**Text passage:**

######

Rust Conventions
These conventions apply to all Rust code in the crates/ directory. They are enforced by review and, where possible, by compiler checks.
Workspace Dependencies
All shared dependency versions are declared in the workspace root Cargo.toml under [workspace.dependencies]:
[workspace.dependencies]
uuid = { version = "1", features = ["v4"] }
thiserror = "2"
rand = { version = "0.8", features = ["small_rng"] }
rayon = "1"
criterion = { version = "0.5", features = ["html_reports"] }
Individual crates reference these with { workspace = true }:
[dependencies]
uuid = { workspace = true }
[dev-dependencies]
criterion = { workspace = true }
Never specify a version directly in a crate's Cargo.toml if the dependency exists in the workspace table. This prevents version skew across crates.
#[repr(C)] Rules
Apply #[repr(C)] to every struct that crosses an FFI boundary, is memory-mapped from disk, or is serialized by reinterpreting raw bytes:
#![allow(unused)] fn main() { #[repr(C)] pub struct TbfHeader { pub magic: u32, pub version_major: u16, pub version_minor: u16, pub segment_id: u64, // ... } }
Use #[repr(C, packed)] only when padding must be eliminated (e.g., wire protocol headers where every byte position is specified). Packed structs require unaligned access, so reads must go through ptr::read_unaligned.
Do not use #[repr(C)] on purely internal structs that never leave Rust's type system. Let the compiler optimize their layout.
Unsafe Code and SAFETY Comments
Every unsafe block requires a // SAFETY: comment on the line immediately above it. The comment must explain the invariant that makes the code sound -- not what the code does, but why it is safe to do it:
#![allow(unused)] fn main() { // SAFETY: `AlignedVec` guarantees 64-byte alignment and `a.len() == b.len()` // is checked by the caller. The pointer arithmetic stays within the allocation. unsafe { let va = _mm256_load_ps(a.as_ptr().add(i)); let vb = _mm256_load_ps(b.as_ptr().add(i)); // ... } }
Bad SAFETY comments (do not do this):
#![allow(unused)] fn main() { // SAFETY: we need to call this intrinsic unsafe { ... } }
If you cannot articulate why an unsafe block is sound, it probably is not.
SIMD Architecture Gating
SIMD code lives in architecture-gated modules:
#![allow(unused)] fn main() { #[cfg(target_arch = "x86_64")] pub mod avx2 { use std::arch::x86_64::*; #[target_feature(enable = "avx2,fma")] pub unsafe fn cosine_similarity(a: &[f32], b: &[f32]) -> f32 { // ... } } #[cfg(target_arch = "aarch64")] pub mod neon { // ... } pub mod scalar { pub fn cosine_similarity(a: &[f32], b: &[f32]) -> f32 { // Always available, always correct } } }
A scalar fallback MUST exist for every SIMD function. The scalar implementation is the correctness reference -- SIMD variants are tested against it.

######

**The data:**

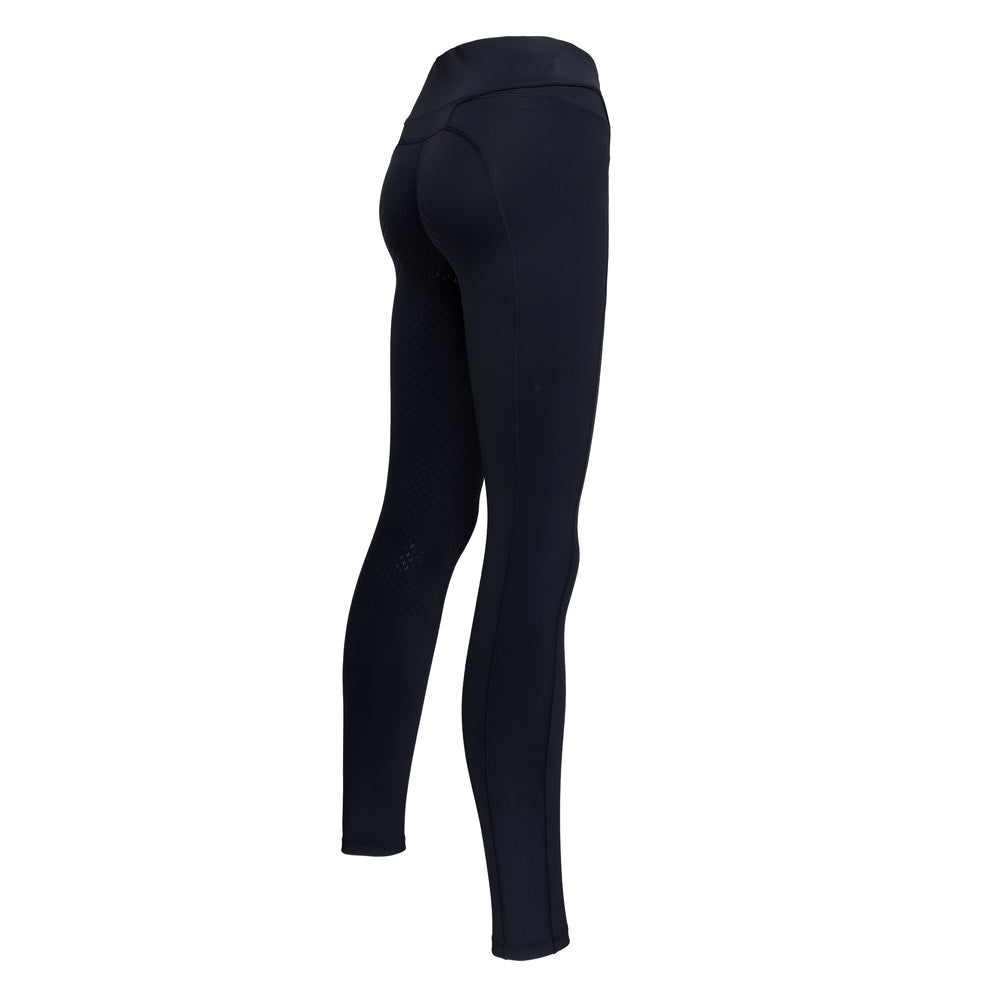 KLjalo Turnierreitleggings mit Vollbesatz für Damen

######

**Check your understanding:**
(a) In the Rust conventions, why must every SIMD function have a scalar fallback? Answer in one to three sentences.
(b) Write the next part of the Rust conventions, picking up after their last sentence.
The data above comes from a separate source.

**Task results:**
(a) The scalar implementation is the correctness reference, and the SIMD variants are tested against it. Unlike the architecture-gated SIMD modules, it is always available.

(b)
Use #[target_feature(enable = "avx2,fma")] on SIMD functions. This allows the compiler to emit AVX2+FMA instructions within the function body even when the global target does not include them. The function must be called through a function pointer or via is_x86_feature_detected! guard.
Use _mm256_loadu_ps (unaligned load) by default. Use _mm256_load_ps (aligned load) only when alignment is guaranteed by AlignedVec or TBF segment layout.
Inlining
Apply #[inline] to functions called in hot loops:
- Cosine similarity and other vector operations
- Columnar accessor functions (timestamp lookup, embedding read)
- Hash functions in Bloom filter probes
- CSR row pointer lookups
Do not apply #[inline] to cold paths (error handling, configuration parsing, initialization). Unnecessary inlining increases binary size and instruction cache pressure.
Use #[inline(always)] only when benchmarks prove it matters. In most cases, #[inline] (which is a hint, not a directive) is sufficient.
No unwrap() in Library Code
Library code (src/lib.rs and all modules it includes) must not use unwrap() or expect(). Use the ? operator to propagate errors, or return Result:
#![allow(unused)] fn main() { // Good pub fn get_intent(&self, id: IntentId) -> Result<&Intent, TalaError> { self.index.get(&id).ok_or(TalaError::NotFound(id)) } // Bad -- panics on missing intent pub fn get_intent(&self, id: IntentId) -> &Intent { self.index.get(&id).unwrap() } }
unwrap() and expect() are acceptable in:
- Benchmark code (
benches/*.rs) - Test code (
#[cfg(test)]modules,tests/*.rs) - Static initialization where failure means the program cannot run (e.g., regex compilation of a constant pattern)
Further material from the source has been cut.